Spatial question listing:
[start]
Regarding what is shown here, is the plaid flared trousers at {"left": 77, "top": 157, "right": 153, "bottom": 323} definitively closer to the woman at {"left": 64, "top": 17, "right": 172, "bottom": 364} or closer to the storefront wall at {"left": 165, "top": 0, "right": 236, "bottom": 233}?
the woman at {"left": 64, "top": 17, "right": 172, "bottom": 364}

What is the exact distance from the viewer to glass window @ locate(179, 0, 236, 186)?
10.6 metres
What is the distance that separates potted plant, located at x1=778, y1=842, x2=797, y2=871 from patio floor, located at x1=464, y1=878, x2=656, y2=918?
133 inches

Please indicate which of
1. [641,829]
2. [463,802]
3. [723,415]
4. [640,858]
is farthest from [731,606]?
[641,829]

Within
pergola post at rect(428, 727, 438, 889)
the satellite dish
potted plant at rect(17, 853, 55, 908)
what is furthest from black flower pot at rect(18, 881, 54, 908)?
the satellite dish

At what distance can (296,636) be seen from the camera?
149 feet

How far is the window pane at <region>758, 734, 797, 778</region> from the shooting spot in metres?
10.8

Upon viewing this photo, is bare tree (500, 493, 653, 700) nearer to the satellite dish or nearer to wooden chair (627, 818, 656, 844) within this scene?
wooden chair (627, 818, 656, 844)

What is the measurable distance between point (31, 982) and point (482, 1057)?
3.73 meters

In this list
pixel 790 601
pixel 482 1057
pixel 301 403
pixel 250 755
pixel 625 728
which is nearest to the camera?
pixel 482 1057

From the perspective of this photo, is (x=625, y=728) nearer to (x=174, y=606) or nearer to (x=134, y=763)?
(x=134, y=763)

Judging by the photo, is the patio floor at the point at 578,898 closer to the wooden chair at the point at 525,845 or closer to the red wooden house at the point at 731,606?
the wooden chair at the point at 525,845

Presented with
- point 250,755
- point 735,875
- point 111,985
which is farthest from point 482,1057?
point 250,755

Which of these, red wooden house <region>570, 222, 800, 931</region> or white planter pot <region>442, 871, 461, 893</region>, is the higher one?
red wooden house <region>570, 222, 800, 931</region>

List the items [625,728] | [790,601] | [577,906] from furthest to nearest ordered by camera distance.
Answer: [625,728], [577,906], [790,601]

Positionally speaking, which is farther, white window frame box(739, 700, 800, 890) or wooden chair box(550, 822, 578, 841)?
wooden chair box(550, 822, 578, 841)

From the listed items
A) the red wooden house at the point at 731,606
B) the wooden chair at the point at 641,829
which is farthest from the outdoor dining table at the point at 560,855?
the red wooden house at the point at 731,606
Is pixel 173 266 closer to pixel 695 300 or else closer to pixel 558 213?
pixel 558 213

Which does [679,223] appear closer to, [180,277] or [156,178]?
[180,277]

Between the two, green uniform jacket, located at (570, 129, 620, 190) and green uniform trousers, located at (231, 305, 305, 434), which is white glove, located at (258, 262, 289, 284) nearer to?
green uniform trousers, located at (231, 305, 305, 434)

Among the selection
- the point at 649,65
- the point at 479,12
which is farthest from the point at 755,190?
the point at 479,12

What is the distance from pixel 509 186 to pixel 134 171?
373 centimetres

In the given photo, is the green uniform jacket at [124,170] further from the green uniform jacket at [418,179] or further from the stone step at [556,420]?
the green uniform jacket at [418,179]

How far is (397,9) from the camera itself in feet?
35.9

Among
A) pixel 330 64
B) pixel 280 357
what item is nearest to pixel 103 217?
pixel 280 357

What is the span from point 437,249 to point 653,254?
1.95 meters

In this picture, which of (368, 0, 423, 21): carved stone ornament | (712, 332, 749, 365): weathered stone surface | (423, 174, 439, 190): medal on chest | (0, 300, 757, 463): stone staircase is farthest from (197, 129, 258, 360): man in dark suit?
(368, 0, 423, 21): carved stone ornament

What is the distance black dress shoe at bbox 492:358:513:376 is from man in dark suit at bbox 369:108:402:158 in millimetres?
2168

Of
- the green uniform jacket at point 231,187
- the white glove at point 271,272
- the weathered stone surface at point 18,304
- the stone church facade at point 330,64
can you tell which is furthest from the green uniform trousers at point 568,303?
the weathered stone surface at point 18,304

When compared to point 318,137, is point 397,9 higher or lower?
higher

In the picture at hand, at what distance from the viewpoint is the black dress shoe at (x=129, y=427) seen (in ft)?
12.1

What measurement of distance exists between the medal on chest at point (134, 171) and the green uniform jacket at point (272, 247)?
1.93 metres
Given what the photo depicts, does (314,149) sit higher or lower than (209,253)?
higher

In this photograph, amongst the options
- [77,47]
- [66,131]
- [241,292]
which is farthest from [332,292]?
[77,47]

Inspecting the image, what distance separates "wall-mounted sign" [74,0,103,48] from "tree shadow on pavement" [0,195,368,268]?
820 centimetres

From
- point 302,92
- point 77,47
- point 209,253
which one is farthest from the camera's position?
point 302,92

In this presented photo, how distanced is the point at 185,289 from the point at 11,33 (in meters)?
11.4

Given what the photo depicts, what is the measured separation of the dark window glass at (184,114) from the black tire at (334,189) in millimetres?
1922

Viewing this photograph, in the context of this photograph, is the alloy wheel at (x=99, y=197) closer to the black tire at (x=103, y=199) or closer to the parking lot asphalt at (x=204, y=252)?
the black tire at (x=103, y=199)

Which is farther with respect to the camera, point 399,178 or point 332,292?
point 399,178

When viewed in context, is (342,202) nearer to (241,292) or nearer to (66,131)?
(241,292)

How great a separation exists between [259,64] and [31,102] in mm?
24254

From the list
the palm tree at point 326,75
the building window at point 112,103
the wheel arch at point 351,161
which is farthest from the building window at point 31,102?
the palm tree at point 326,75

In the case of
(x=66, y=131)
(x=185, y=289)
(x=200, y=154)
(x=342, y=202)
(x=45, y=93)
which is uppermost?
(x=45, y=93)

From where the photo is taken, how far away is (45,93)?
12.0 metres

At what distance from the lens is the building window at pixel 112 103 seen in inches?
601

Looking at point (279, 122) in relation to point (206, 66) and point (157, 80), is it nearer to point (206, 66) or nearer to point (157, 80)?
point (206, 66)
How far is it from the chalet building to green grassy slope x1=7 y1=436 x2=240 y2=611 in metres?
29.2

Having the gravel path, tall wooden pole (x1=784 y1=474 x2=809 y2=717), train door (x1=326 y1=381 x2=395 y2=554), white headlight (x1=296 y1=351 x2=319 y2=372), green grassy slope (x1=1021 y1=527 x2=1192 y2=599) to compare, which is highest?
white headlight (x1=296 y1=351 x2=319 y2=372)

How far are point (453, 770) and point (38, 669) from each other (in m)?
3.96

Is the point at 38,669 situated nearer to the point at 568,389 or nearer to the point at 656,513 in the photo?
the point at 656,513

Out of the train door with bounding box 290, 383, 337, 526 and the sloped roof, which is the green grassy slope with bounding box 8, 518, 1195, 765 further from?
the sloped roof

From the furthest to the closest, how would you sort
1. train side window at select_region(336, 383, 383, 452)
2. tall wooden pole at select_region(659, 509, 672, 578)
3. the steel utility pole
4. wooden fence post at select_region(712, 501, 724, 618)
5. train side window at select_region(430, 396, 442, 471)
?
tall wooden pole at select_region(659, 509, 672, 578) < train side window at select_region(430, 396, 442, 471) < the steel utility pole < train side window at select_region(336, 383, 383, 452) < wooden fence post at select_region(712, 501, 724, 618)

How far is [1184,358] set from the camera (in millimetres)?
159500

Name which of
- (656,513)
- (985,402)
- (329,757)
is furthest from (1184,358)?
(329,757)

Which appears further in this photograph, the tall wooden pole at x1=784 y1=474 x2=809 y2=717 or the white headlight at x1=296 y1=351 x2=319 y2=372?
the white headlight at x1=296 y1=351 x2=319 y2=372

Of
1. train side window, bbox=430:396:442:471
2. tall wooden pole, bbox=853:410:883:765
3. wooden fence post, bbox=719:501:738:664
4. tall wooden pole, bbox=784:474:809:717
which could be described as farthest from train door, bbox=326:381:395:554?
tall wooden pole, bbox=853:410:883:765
[end]
* **Exercise prompt**: Copy out, unchanged, everything in the listing from the line containing "Which appears further" down to the end of the listing, including both ends.

* **Exercise response**:
Which appears further in this photograph, the tall wooden pole at x1=784 y1=474 x2=809 y2=717 or the white headlight at x1=296 y1=351 x2=319 y2=372?
the white headlight at x1=296 y1=351 x2=319 y2=372

Of
1. train side window, bbox=430:396:442:471
2. tall wooden pole, bbox=853:410:883:765
3. wooden fence post, bbox=719:501:738:664
4. tall wooden pole, bbox=784:474:809:717
which could be described as farthest from train door, bbox=326:381:395:554?
tall wooden pole, bbox=853:410:883:765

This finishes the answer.